Start of QUOTED PASSAGE

How To Amend the Indian Constitution?

Balancing approach of our Constitution

The Constitution must be amended if so required. But it must be protected from unnecessary and frequent changes. The Constitution is supposed to be ‘Flexible’ and ‘Rigid’ at the same time. (Flexible means open to changes and rigid means resistant to changes.)

The framers of the Constitution were well aware that the document could have flaws or errors; they understood that no document could be completely error-free. At the same time, the Constitution was establishing a federal polity, which meant that the States' rights and powers could not be altered without their assent.

Other aspects of the Constitution were so important to the spirit of the document that the framers were eager to protect them from modification. These requirements had to be spelt out in detail.

As a result of these factors, various methods of altering the Constitution have been proposed.

The Amending power of the constitution exists with the Parliament. It may in the exercise of its constituent power to amend by way of addition, variation or repeal any provision of this Constitution in accordance with the procedure laid down in this article.

What are the different ways of amending the constitution?

The constitution can be amended by 3 basic ways:

1. Simple Majority

There are many articles in the Constitution, which mention that these articles can be amended by a simple law of the Parliament. No special procedure for amendment is required in such cases and there is no difference at all between an amendment and an ordinary law. These parts of the Constitution are very flexible.

End of QUOTED PASSAGE
Start of DATA EXTRACT

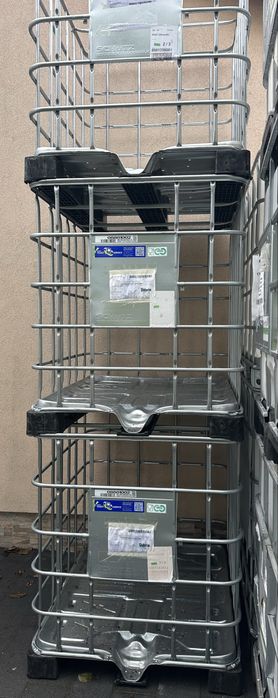 Paleto kosz  typu mauzer plastikowa paleta . 100x 110 cm .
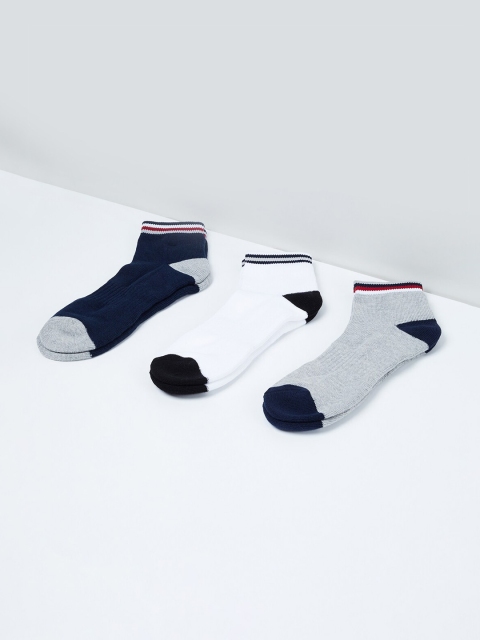 

Max Men Pack of 3 Assorted Ankle-Length Socks, Multi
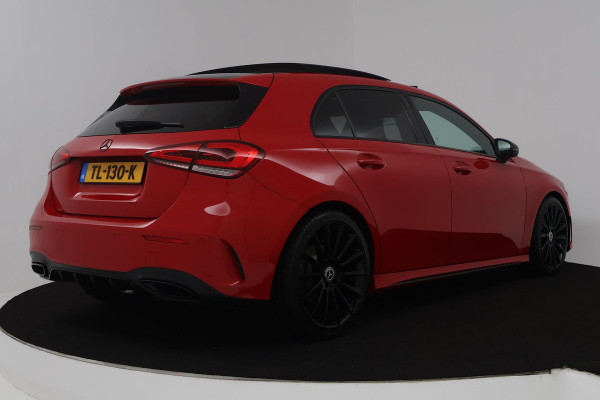 Mercedes-Benz A-Klasse 200 Business Solution AMG (PANORAMADAK, ACHTERUITRIJCAMERA, STOELVERWARMING, NAVIGATIE, PARKEERSENSOREN)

End of DATA EXTRACT

INSTRUCTIONS FOR THE TASK »
Please carry on the passage about amending the Indian Constitution, starting right after its last sentence. The material that comes after the passage isn't needed here.

TASK OUTPUT »
The wording ‘by law’ indicates that these articles can be modified by the Parliament without recourse to the procedure laid down in Article 368. Many other articles of the Constitution can be modified by the Parliament in this simple manner.

2. Simple Majority in Both Houses Separately

Similar to the method mentioned above, this way requires the article to be modified by passing in both the houses by a simple majority.

3. Special Majority

It requires a special majority of the Parliament and the consent of half of the State legislatures. All amendments to the Constitution are initiated only in the Parliament.

Besides the special majority in the Parliament, no outside agency like a constitution commission or a separate body is required for amending the Constitution

What is the Special Majority in the Amendment procedure?

Amendment to the Constitution requires two different kinds of special majorities:

  • Those voting in favour of the amendment bill should constitute at least half of the total strength of that House.

  • Secondly, the supporters of the amendment bill must also constitute two-thirds of those who actually take part in voting.

  • Both Houses of Parliament must pass the amendment bill separately in this same manner (there is no provision for a joint session). For every amendment bill, this special majority is required.

The basic principle behind the amending procedure is that it should be based on broad support among the political parties and parliamentarians.

Does the president have the power to send an amendment for reconsideration?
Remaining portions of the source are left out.